Verbraucherboykott – tja. Wir boykottieren ja auch schon Billigkleidung (wegen der Verhältnisse in den Sweatshops in Bangladesch), Handys (wegen der Gewalt, die der Wettstreit um seltene Erden auslöst), Schokoaufstriche (weil Palmölplantagen die Umwelt zerstören), Thunfisch (wegen der Delfine), Amazon (wegen der Zerstörung des lokalen Buchhandels und wegen der Arbeitsbedingungen). Oder?
Man könnte ja auch sagen, dass alles damit anfangen muss, den großen Einzelhandelskonzernen überhaupt nicht so viel Marktmacht einzuräumen, dass die Entscheidung eines Konzerns zur Preissenkung das ganze Produktionssystem ins Wanken bringt. Ich fürchte, davon sind wir weit entfernt.
Ich fürchte aber auch, dass die Beschimpfung von, sagen wir: preisbewussten Konsumenten als “Sparbrötchen” nicht weiterhilft. Man kann niemanden zwingen, dieselben Prioritäten zu setzen, die man selbst hat. Irgendwo habe ich übrigens neulich gelesen, dass der vielzitierte geringe Anteil des Haushaltseinkommens, der in Deutschland für Lebensmittel aufgewendet wird, nicht unbedingt als Indikator dafür herhalten kann, dass den Deutschen das Essen nichts wert ist. Es liegt nämlich auch einfach daran, dass die Lebensmittel im Verhältnis so billig SIND.
Die Informationen, dass Billigfleisch in der Regel auf Kosten von Tierwohl (und dem Wohl der Billiglohnkräfte in der Schlachtindustrie) geht, sind weithin bekannt und werden in den Medien immer wieder thematisiert. Vielleicht bewirt das auf lange Sicht ein Umdenken. Immerhin ist der Fleischkonsum in D ja leicht rückläufig.
Aber kurz- und mittelfristig befürchte ich, dass man dem Tierwohlproblem nur mit gesetzlichen Regelungen beikommen kann.
Sehr reflektierte Antwort – vielen Dank. Trotzdem: “den großen Einzelhandelskonzernen überhaupt nicht so viel Marktmacht einräumen, dass die Entscheidung eines Konzerns zur Preissenkung das ganze Produktionssystem ins Wanken bringt.” Könnte das wirklich funktionieren. Wer soll die Einschränkung vornehmen? Der Staat? Es gibt am Markt zwei “zentrale Mächte”: Angebot und Nachfrage. Wer oder was ist schuld daran, dass die Nachfragemacht in vielen Fällen nur noch ein Spielball der Anbieter ist? Ja, es ist vielleicht viel verlangt, wenn sich der Verbraucher um alles kümmern soll. Es braucht dazu ja vielleicht nicht einmal den Boykott als politische Aktion – eigentlich würde mehr Achtsamkeit, wie es Alexandra in ihrem Kommentar beschreibt – schon reichen. Denn auch die führt zu letztlich – und das ist das Entscheidende – zu einem bewußteren Konsumieren.
Vielen Dank für den Artikel der es wirklich auf den Punkt bringt!! Ich habe keinen Appetit auf noch billigeres Billigfleisch. In der Lehrküche beschäftige ich mich mit den Patienten gerade mit dem Thema Achtsamkeit. Nach der ersten Übung entscheiden sich fast alle für den Einkauf im Bioladen.
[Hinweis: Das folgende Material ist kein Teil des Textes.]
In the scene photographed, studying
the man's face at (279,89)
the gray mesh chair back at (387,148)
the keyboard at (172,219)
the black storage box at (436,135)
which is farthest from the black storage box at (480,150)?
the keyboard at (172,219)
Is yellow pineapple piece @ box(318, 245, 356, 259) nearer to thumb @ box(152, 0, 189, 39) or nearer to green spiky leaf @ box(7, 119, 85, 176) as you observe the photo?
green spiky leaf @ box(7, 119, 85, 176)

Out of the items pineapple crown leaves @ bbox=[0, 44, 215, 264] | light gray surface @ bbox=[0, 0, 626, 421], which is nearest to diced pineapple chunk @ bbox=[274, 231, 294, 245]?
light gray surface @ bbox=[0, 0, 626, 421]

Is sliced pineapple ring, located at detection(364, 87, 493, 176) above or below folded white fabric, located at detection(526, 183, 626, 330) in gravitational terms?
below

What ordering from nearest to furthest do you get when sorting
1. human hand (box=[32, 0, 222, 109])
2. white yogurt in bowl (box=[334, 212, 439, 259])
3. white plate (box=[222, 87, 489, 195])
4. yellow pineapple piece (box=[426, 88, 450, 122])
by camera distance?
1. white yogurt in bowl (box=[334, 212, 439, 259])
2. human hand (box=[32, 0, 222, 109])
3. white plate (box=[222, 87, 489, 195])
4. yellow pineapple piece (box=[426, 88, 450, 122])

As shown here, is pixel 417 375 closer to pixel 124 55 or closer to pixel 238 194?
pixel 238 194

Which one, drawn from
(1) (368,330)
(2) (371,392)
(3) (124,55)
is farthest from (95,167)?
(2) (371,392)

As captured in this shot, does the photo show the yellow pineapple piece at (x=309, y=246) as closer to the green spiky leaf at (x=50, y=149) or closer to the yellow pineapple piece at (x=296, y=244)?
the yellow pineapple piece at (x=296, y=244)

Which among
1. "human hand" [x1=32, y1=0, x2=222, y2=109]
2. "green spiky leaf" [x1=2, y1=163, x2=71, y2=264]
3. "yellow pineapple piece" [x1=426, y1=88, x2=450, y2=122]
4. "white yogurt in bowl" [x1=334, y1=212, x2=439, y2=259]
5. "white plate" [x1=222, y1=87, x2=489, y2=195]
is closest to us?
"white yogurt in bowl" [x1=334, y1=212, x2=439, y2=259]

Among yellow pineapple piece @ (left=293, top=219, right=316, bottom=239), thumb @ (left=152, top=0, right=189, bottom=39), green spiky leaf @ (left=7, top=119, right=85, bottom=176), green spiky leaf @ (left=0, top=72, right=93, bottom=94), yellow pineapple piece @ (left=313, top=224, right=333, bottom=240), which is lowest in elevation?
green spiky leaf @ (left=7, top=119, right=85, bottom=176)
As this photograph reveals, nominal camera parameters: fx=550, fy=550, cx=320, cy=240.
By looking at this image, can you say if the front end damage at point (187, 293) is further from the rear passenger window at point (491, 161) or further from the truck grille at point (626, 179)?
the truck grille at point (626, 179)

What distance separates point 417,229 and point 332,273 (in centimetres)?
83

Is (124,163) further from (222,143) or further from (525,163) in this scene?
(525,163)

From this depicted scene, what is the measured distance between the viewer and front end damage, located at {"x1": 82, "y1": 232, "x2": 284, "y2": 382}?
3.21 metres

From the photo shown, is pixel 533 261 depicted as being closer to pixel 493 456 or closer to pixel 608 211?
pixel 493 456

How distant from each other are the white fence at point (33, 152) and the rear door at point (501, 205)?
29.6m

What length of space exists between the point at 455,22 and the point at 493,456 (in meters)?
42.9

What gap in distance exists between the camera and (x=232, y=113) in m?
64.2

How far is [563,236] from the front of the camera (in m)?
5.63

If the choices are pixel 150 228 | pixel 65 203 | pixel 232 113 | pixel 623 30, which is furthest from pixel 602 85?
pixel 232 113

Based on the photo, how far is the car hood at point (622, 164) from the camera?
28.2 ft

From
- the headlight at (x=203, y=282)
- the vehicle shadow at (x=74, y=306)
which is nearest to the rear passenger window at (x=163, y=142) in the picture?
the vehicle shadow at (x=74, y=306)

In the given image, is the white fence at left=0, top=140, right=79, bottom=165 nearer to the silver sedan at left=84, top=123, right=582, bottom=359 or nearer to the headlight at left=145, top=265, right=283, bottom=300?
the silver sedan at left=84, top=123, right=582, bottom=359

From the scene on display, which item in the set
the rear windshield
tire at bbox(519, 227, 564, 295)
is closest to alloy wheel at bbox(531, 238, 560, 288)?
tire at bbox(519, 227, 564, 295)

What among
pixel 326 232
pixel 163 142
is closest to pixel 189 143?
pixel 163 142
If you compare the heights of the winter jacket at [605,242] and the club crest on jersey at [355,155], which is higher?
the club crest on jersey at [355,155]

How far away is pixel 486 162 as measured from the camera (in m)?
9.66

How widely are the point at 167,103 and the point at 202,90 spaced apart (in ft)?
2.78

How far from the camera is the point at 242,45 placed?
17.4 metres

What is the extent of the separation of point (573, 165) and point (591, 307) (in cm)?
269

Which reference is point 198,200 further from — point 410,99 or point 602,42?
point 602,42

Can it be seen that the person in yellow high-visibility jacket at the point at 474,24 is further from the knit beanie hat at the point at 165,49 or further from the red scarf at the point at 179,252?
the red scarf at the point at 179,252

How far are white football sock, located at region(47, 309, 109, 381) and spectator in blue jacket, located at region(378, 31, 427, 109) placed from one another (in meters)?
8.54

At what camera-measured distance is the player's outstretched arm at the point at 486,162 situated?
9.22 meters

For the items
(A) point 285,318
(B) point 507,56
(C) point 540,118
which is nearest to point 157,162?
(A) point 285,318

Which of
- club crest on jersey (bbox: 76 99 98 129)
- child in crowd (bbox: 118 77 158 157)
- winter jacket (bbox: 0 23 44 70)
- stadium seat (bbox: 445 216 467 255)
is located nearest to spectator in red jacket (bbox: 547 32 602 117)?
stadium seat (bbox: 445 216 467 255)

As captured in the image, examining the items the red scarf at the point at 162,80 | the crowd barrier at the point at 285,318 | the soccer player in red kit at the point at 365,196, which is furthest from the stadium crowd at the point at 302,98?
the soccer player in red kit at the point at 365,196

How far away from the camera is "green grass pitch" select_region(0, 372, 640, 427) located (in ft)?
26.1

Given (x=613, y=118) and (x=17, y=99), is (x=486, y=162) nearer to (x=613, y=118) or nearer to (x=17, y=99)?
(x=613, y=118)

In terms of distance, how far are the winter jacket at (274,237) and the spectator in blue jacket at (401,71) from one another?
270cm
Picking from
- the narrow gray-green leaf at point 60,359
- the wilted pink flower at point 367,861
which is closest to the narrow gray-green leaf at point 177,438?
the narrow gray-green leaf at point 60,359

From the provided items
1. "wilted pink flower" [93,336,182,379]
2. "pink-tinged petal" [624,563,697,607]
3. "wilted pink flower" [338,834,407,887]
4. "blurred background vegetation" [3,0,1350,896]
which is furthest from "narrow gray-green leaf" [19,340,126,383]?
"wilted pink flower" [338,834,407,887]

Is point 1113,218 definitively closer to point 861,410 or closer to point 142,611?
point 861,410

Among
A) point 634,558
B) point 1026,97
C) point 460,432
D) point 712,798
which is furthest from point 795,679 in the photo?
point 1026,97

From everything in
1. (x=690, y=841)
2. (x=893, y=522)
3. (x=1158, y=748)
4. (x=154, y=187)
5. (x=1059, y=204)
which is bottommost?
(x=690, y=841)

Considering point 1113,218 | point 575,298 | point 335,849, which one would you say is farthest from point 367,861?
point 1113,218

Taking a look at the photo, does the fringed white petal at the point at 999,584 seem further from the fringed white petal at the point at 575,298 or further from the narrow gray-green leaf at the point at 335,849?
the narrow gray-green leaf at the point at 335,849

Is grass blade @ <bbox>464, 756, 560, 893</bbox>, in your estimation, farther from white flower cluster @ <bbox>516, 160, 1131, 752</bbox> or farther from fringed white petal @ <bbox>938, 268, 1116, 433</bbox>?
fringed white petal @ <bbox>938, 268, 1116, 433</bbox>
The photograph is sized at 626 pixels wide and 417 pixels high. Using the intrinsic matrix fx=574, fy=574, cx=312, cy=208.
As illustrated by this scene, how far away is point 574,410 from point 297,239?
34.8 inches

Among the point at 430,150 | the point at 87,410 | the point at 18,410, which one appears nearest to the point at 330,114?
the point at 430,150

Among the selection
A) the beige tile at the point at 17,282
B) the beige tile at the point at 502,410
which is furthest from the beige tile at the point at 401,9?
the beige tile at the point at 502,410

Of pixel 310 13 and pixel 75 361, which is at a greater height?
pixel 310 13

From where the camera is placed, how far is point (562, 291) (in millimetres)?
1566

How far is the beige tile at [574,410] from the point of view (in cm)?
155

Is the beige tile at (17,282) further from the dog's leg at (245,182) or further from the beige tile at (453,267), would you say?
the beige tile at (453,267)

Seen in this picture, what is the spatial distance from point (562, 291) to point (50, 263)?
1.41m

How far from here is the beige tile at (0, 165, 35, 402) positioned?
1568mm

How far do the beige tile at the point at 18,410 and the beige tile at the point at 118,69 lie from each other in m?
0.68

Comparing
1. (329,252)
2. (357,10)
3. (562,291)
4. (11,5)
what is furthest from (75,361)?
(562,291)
Dankeschön! Meine Worte! Allerdings glaube ich, dass wir ne Lebensmittelkampagne brauchen, wie die einst ausgesetzte Aids-Kampagne (die wieder aufgelgt wurde, nachdem ein Zuwachs an HIV-Neuerkrankungen zu verzeichnen war) Schweineportraits, die mit lieben Augen in die Kamera schauen und verkünden, dass sie lieber für 99 cent pro 100 gr anstelle 59cent pro 100 gram geschlachtet werden wollen. Die Leute kapieren es sonst einfach nicht! Dank geiz ist geil werbekampagnen und ich bin doch nicht blöd- werbung hat sich unser Kaufverhalten in Deutschland rapide in eine Geizspirale verwandelt. An deren Ende wir alle zahlen, haben leider nur die wenigsten begriffen! Ich sponser 50 Plakate in A3 dagegen und geh sie aufhängen! Wer macht mit?